+++ Records supplied
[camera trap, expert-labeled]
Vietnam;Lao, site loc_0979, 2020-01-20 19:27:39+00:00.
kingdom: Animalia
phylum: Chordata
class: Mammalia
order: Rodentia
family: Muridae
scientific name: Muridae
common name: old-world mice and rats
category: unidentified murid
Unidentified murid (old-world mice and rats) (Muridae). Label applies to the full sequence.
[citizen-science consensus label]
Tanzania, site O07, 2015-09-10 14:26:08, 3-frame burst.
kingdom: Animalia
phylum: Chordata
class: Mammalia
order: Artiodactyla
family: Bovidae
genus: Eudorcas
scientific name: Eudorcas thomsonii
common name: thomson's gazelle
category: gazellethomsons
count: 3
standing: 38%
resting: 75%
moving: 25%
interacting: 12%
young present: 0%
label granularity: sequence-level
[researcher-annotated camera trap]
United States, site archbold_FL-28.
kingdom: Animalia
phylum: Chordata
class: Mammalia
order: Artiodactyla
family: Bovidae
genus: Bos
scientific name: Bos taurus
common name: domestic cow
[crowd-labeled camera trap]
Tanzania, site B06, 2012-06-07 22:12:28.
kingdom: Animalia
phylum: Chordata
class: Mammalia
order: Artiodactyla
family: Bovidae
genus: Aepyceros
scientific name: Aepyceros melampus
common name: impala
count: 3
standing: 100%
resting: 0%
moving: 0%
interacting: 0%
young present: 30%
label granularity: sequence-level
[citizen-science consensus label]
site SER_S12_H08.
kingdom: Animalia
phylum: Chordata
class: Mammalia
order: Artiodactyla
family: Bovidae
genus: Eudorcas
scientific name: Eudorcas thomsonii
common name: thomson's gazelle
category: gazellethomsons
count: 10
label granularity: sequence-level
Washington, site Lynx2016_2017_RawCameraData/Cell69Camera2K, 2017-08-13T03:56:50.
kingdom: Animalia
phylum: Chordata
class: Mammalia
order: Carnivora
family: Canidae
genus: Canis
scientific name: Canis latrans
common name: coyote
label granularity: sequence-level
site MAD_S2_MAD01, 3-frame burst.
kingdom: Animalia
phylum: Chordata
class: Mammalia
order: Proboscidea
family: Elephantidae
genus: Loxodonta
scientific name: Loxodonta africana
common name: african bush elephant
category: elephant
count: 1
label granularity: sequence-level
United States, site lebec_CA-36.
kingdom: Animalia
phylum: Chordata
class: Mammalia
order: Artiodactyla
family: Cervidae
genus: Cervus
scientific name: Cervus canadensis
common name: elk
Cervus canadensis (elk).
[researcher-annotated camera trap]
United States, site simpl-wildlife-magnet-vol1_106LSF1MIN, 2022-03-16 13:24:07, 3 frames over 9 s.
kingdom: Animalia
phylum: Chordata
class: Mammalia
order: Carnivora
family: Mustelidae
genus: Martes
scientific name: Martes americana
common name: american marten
++++++
## Aim of the task
Return the entries above, every line intact.

## Solved problem
[camera trap, expert-labeled]
Vietnam;Lao, site loc_0979, 2020-01-20 19:27:39+00:00.
kingdom: Animalia
phylum: Chordata
class: Mammalia
order: Rodentia
family: Muridae
scientific name: Muridae
common name: old-world mice and rats
category: unidentified murid
Unidentified murid (old-world mice and rats) (Muridae). Label applies to the full sequence.
[citizen-science consensus label]
Tanzania, site O07, 2015-09-10 14:26:08, 3-frame burst.
kingdom: Animalia
phylum: Chordata
class: Mammalia
order: Artiodactyla
family: Bovidae
genus: Eudorcas
scientific name: Eudorcas thomsonii
common name: thomson's gazelle
category: gazellethomsons
count: 3
standing: 38%
resting: 75%
moving: 25%
interacting: 12%
young present: 0%
label granularity: sequence-level
[researcher-annotated camera trap]
United States, site archbold_FL-28.
kingdom: Animalia
phylum: Chordata
class: Mammalia
order: Artiodactyla
family: Bovidae
genus: Bos
scientific name: Bos taurus
common name: domestic cow
[crowd-labeled camera trap]
Tanzania, site B06, 2012-06-07 22:12:28.
kingdom: Animalia
phylum: Chordata
class: Mammalia
order: Artiodactyla
family: Bovidae
genus: Aepyceros
scientific name: Aepyceros melampus
common name: impala
count: 3
standing: 100%
resting: 0%
moving: 0%
interacting: 0%
young present: 30%
label granularity: sequence-level
[citizen-science consensus label]
site SER_S12_H08.
kingdom: Animalia
phylum: Chordata
class: Mammalia
order: Artiodactyla
family: Bovidae
genus: Eudorcas
scientific name: Eudorcas thomsonii
common name: thomson's gazelle
category: gazellethomsons
count: 10
label granularity: sequence-level
Washington, site Lynx2016_2017_RawCameraData/Cell69Camera2K, 2017-08-13T03:56:50.
kingdom: Animalia
phylum: Chordata
class: Mammalia
order: Carnivora
family: Canidae
genus: Canis
scientific name: Canis latrans
common name: coyote
label granularity: sequence-level
site MAD_S2_MAD01, 3-frame burst.
kingdom: Animalia
phylum: Chordata
class: Mammalia
order: Proboscidea
family: Elephantidae
genus: Loxodonta
scientific name: Loxodonta africana
common name: african bush elephant
category: elephant
count: 1
label granularity: sequence-level
United States, site lebec_CA-36.
kingdom: Animalia
phylum: Chordata
class: Mammalia
order: Artiodactyla
family: Cervidae
genus: Cervus
scientific name: Cervus canadensis
common name: elk
Cervus canadensis (elk).
[researcher-annotated camera trap]
United States, site simpl-wildlife-magnet-vol1_106LSF1MIN, 2022-03-16 13:24:07, 3 frames over 9 s.
kingdom: Animalia
phylum: Chordata
class: Mammalia
order: Carnivora
family: Mustelidae
genus: Martes
scientific name: Martes americana
common name: american marten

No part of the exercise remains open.